Work to do - Would you write out the listing verbatim and skip every picture in it?

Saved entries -
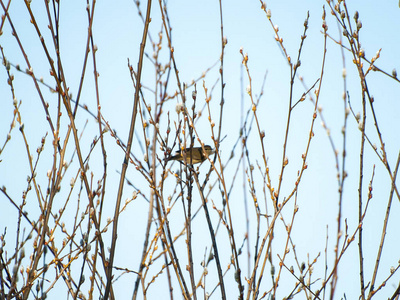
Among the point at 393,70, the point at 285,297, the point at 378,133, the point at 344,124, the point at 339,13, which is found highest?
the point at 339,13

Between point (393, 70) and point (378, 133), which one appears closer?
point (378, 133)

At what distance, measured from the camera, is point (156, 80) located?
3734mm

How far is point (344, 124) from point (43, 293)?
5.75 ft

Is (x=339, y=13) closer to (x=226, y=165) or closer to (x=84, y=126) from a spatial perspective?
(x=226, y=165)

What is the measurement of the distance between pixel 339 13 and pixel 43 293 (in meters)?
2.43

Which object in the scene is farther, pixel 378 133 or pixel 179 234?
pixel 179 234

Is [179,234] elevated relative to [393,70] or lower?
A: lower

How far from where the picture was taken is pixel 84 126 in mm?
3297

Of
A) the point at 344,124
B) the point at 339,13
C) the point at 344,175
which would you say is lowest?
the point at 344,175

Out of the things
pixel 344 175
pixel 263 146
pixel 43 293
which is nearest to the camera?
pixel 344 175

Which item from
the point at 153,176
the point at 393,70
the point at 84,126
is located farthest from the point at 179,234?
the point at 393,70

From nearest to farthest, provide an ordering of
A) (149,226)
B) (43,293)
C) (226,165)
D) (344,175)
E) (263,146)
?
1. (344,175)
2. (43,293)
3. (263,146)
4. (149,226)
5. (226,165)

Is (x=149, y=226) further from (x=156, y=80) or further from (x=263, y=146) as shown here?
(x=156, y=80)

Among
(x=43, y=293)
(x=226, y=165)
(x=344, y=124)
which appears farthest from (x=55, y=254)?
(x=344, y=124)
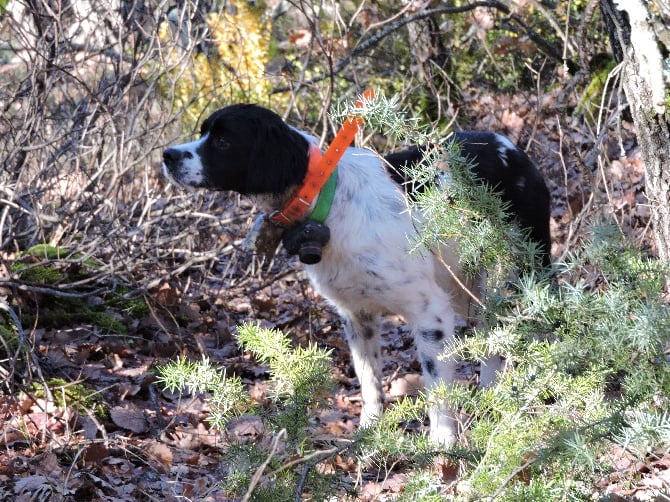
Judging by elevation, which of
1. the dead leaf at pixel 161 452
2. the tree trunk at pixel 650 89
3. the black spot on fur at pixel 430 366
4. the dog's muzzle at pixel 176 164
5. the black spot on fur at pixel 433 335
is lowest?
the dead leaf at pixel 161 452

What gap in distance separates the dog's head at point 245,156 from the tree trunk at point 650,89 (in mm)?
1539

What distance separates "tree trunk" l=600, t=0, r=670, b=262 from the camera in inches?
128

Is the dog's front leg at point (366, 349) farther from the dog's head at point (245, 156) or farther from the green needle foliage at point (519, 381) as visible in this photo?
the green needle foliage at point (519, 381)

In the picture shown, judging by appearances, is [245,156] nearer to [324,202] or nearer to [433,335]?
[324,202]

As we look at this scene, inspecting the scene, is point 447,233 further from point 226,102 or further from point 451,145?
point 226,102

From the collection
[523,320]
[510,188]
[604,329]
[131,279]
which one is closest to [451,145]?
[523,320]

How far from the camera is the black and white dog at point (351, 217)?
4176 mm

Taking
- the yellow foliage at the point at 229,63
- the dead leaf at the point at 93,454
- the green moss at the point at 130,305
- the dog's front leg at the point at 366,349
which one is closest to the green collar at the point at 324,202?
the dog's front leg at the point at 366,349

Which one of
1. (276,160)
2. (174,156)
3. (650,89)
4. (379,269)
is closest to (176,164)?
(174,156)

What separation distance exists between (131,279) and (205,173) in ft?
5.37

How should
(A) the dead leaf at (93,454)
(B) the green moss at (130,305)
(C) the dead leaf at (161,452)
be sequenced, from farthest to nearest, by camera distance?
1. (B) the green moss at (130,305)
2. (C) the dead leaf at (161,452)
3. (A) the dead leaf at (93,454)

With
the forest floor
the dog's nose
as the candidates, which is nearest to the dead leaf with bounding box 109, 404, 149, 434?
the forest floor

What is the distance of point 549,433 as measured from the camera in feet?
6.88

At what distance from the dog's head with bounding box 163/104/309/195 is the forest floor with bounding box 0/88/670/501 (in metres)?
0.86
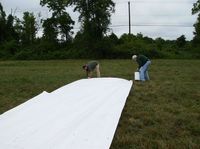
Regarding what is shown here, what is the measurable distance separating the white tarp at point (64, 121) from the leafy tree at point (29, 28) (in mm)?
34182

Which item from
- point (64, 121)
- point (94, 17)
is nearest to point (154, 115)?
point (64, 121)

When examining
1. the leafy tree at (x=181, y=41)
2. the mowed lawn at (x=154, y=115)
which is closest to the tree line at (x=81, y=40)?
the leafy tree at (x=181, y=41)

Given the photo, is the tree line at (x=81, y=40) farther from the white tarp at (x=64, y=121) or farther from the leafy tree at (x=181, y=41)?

Full answer -
Among the point at 393,70, the point at 285,297, the point at 378,133, the point at 344,124, the point at 339,13, which is found highest?
the point at 339,13

Between point (393, 70) and point (378, 133), which one appears closer?
point (378, 133)

At what distance, measured from the camera, is point (156, 80) located?
3734mm

How far is point (344, 124) from point (43, 293)?
5.75 ft

Is (x=339, y=13) closer to (x=226, y=165) or closer to (x=84, y=126) from a spatial perspective?
(x=226, y=165)

What is the measurement of the distance between pixel 339 13 and pixel 43 293 (in meters)?
2.43

Which object in the scene is farther, pixel 378 133 or pixel 179 234?
pixel 179 234

Is [179,234] elevated relative to [393,70] or lower?
A: lower

How far from where the picture was taken is pixel 84 126 in mm?
3297

Of
A) the point at 344,124
B) the point at 339,13
C) the point at 344,175
which would you say is lowest?
the point at 344,175

Out of the things
pixel 344 175
pixel 263 146
pixel 43 293
which is nearest to the camera?
pixel 344 175

Which item from
the point at 153,176
the point at 393,70
the point at 84,126
is located farthest from the point at 179,234?
the point at 393,70

From nearest to farthest, provide an ordering of
A) (149,226)
B) (43,293)
C) (226,165)
D) (344,175)
E) (263,146)
?
1. (344,175)
2. (43,293)
3. (263,146)
4. (149,226)
5. (226,165)

Is (x=149, y=226) further from (x=156, y=80) or further from (x=263, y=146) as shown here?
(x=156, y=80)

Among
(x=43, y=293)
(x=226, y=165)
(x=344, y=124)
which appears farthest from (x=55, y=254)?
(x=344, y=124)
Judging by elevation, which of
1. the dead leaf at pixel 161 452
2. the tree trunk at pixel 650 89
3. the black spot on fur at pixel 430 366
4. the dog's muzzle at pixel 176 164
5. the black spot on fur at pixel 433 335
is lowest?
the dead leaf at pixel 161 452

What gap in distance separates the dog's head at point 245,156 from the tree trunk at point 650,89 (in mm)?
1539

What distance separates "tree trunk" l=600, t=0, r=670, b=262 from the camera in inches?
128

Is the dog's front leg at point (366, 349) farther from the dog's head at point (245, 156) or farther from the green needle foliage at point (519, 381) as visible in this photo?
the green needle foliage at point (519, 381)

In the picture shown, judging by appearances, is [245,156] nearer to [324,202] or nearer to [433,335]?
[324,202]

As we look at this scene, inspecting the scene, is point 447,233 further from point 226,102 or further from point 451,145?
point 226,102

From the collection
[523,320]
[510,188]
[604,329]
[131,279]
which one is closest to [451,145]?
[523,320]

How far from the camera is the black and white dog at point (351, 217)?
4176 mm

Taking
- the yellow foliage at the point at 229,63
- the dead leaf at the point at 93,454
- the green moss at the point at 130,305
- the dog's front leg at the point at 366,349
which one is closest to the green collar at the point at 324,202?
the dog's front leg at the point at 366,349

Which one of
1. (276,160)
2. (174,156)
3. (650,89)
4. (379,269)
is closest to (176,164)?
(174,156)

What separation distance exists between (131,279) and (205,173) in ft?
5.37

How should
(A) the dead leaf at (93,454)
(B) the green moss at (130,305)
(C) the dead leaf at (161,452)
be sequenced, from farthest to nearest, by camera distance?
1. (B) the green moss at (130,305)
2. (C) the dead leaf at (161,452)
3. (A) the dead leaf at (93,454)

With
the forest floor
the dog's nose
as the candidates, which is nearest to the dead leaf with bounding box 109, 404, 149, 434?
the forest floor

What is the distance of point 549,433 as measured from the camera in feet?
6.88

At what distance from the dog's head with bounding box 163/104/309/195 is the forest floor with bounding box 0/88/670/501 (in metres)?
0.86
Regarding what is shown here, what is the measurable distance separating the white tarp at point (64, 121) from the leafy tree at point (29, 28) (in mm)?
34182

Which item from
- point (64, 121)
- point (94, 17)
is nearest to point (154, 115)?
point (64, 121)

When examining
1. the leafy tree at (x=181, y=41)
2. the mowed lawn at (x=154, y=115)
which is closest to the tree line at (x=81, y=40)?
the leafy tree at (x=181, y=41)

Given the photo, is the tree line at (x=81, y=40) farther from the white tarp at (x=64, y=121) or farther from the leafy tree at (x=181, y=41)?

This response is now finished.